STOKES, Sir GEORGE GABRIEL, first baronet (1819–1903), mathematician and physicist, born at Skreen, co. Sligo, 13 Aug. 1819, was youngest son of Gabriel Stokes, rector of Skreen, by his wife Elizabeth, daughter of John Haughton, rector of Kilrea, co. Derry. First educated at Dr. Wall's school in Dublin from 1831, he proceeded in 1835 to Bristol college under Dr. Jerrard, the mathematician, and entered Pembroke College, Cambridge, in 1837, becoming senior wrangler, first Smith's prizeman, and fellow of his college in 1841.

----------------------------------------

### [Set problem 1]
Translate this sentence from the biographical entry on George Gabriel Stokes into French: "First educated at Dr. Wall's school in Dublin from 1831, he proceeded in 1835 to Bristol college under Dr. Jerrard, the mathematician, and entered Pembroke College, Cambridge, in 1837, becoming senior wrangler, first Smith's prizeman, and fellow of his college in 1841."

----------------------------------------

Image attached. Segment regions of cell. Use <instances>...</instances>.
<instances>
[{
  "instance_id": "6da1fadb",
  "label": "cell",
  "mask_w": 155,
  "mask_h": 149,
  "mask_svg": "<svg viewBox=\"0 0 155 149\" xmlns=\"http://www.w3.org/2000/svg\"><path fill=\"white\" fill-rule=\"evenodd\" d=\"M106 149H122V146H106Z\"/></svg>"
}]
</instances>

----------------------------------------

### [Set problem 2]
Rewrite the whole listing above, putting "areas" in place of "regions" and keeping everything else the same.

### [Written response 1]
Après avoir fait ses premières études à l'école du Dr Wall à Dublin à partir de 1831, il entra en 1835 au Bristol College sous la direction du Dr Jerrard, le mathématicien, puis intégra le Pembroke College de Cambridge en 1837, devenant senior wrangler, premier lauréat du prix Smith et fellow de son collège en 1841.

### [Written response 2]
Image attached. Segment areas of cell. Use <instances>...</instances>.
<instances>
[{
  "instance_id": "6da1fadb",
  "label": "cell",
  "mask_w": 155,
  "mask_h": 149,
  "mask_svg": "<svg viewBox=\"0 0 155 149\" xmlns=\"http://www.w3.org/2000/svg\"><path fill=\"white\" fill-rule=\"evenodd\" d=\"M106 149H122V146H106Z\"/></svg>"
}]
</instances>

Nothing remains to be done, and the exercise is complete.